SUPPLIED ENTRIES:
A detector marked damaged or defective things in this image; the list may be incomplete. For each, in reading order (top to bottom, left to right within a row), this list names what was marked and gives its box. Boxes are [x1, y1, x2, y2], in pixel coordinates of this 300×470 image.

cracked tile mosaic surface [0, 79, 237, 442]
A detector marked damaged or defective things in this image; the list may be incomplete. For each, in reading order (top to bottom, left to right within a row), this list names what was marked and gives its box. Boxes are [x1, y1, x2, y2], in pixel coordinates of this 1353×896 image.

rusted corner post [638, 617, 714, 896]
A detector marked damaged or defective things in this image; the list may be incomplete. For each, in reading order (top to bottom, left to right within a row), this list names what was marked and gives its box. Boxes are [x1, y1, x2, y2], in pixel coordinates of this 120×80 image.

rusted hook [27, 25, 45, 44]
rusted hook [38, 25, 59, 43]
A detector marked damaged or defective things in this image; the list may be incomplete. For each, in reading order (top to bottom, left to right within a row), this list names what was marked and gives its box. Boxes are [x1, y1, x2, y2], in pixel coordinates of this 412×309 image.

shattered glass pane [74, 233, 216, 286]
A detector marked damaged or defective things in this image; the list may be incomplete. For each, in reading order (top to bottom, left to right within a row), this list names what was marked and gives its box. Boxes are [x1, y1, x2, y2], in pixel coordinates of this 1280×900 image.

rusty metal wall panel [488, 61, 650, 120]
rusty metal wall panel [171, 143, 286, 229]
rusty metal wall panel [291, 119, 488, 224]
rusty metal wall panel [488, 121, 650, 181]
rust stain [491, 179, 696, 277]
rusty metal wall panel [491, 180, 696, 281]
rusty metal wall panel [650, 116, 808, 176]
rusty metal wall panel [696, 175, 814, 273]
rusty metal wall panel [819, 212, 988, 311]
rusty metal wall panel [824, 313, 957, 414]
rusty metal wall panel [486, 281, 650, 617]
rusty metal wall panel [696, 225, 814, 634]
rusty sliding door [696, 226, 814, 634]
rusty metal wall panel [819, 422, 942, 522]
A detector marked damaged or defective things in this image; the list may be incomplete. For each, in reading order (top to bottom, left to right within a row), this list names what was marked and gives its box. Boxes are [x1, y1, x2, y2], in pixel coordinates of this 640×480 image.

TASK: Format the lines as a Markdown table with the columns Row and Line, starting with the line that contains "this 1353×896 image." and going on through the line that contains "rusted corner post [638, 617, 714, 896]". Number each line in order and skip any blank lines.

RESULT OF THE EXERCISE:
| Row | Line |
|---|---|
| 1 | A detector marked damaged or defective things in this image; the list may be incomplete. For each, in reading order (top to bottom, left to right within a row), this list names what was marked and gives its box. Boxes are [x1, y1, x2, y2], in pixel coordinates of this 1353×896 image. |
| 2 | rusted corner post [638, 617, 714, 896] |